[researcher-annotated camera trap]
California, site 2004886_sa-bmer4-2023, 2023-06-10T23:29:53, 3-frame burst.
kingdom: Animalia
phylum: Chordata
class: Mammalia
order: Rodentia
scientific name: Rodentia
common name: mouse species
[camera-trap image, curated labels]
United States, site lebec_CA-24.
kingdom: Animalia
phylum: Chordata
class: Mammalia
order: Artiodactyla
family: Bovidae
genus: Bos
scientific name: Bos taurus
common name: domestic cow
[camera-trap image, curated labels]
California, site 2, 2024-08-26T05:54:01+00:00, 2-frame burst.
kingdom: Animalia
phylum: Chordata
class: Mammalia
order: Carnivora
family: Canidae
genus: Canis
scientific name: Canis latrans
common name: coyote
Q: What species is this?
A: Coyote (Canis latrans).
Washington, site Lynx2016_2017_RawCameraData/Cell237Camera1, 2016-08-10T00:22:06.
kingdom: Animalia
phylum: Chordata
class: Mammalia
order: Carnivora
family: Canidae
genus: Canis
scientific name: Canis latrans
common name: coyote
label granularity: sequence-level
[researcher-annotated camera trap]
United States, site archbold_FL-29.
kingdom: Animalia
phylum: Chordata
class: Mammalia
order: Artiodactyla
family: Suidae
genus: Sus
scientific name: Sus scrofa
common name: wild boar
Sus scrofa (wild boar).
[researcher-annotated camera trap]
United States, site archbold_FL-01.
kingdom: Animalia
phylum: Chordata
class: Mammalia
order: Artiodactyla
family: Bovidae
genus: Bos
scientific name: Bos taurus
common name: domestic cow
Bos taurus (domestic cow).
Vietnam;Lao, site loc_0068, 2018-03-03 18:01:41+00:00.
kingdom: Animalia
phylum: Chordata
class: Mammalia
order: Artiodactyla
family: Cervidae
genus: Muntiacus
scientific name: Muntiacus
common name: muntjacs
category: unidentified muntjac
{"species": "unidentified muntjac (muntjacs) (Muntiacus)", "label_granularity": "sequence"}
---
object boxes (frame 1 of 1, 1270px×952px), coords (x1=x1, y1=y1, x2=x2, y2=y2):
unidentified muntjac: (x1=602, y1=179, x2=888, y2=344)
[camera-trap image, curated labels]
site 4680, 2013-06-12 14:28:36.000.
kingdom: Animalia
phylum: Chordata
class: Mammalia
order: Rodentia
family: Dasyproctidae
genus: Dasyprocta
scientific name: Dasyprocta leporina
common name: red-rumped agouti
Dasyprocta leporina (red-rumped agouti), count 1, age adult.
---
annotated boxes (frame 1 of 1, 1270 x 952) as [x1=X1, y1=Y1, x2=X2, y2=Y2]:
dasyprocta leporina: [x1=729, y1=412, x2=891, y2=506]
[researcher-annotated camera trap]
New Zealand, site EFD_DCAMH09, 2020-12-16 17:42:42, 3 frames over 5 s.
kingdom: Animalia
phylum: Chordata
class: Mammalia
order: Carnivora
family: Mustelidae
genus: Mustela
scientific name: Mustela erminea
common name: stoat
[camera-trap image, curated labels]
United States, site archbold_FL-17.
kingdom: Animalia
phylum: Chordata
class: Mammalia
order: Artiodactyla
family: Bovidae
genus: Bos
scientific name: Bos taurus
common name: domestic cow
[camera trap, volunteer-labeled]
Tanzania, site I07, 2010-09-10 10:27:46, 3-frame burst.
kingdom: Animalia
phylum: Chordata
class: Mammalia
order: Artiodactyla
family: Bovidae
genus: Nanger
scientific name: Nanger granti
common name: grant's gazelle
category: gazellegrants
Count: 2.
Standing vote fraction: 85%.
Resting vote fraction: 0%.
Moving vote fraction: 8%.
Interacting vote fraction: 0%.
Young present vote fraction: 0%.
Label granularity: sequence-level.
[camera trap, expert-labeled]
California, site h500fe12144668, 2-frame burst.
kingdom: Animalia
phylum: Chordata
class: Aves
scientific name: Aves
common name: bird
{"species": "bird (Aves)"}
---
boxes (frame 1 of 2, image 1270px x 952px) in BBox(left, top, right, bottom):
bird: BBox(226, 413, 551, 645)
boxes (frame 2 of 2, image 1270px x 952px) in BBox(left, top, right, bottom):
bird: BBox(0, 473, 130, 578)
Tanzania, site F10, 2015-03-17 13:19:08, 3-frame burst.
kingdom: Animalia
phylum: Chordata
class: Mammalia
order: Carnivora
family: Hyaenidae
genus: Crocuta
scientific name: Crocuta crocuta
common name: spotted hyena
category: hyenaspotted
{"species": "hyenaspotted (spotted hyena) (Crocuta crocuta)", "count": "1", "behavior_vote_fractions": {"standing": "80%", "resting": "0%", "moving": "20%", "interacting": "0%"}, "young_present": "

━━━━━━━━━━

Scanning the data above, count the lines in which the string "Crocuta" occurs and state only the count.

3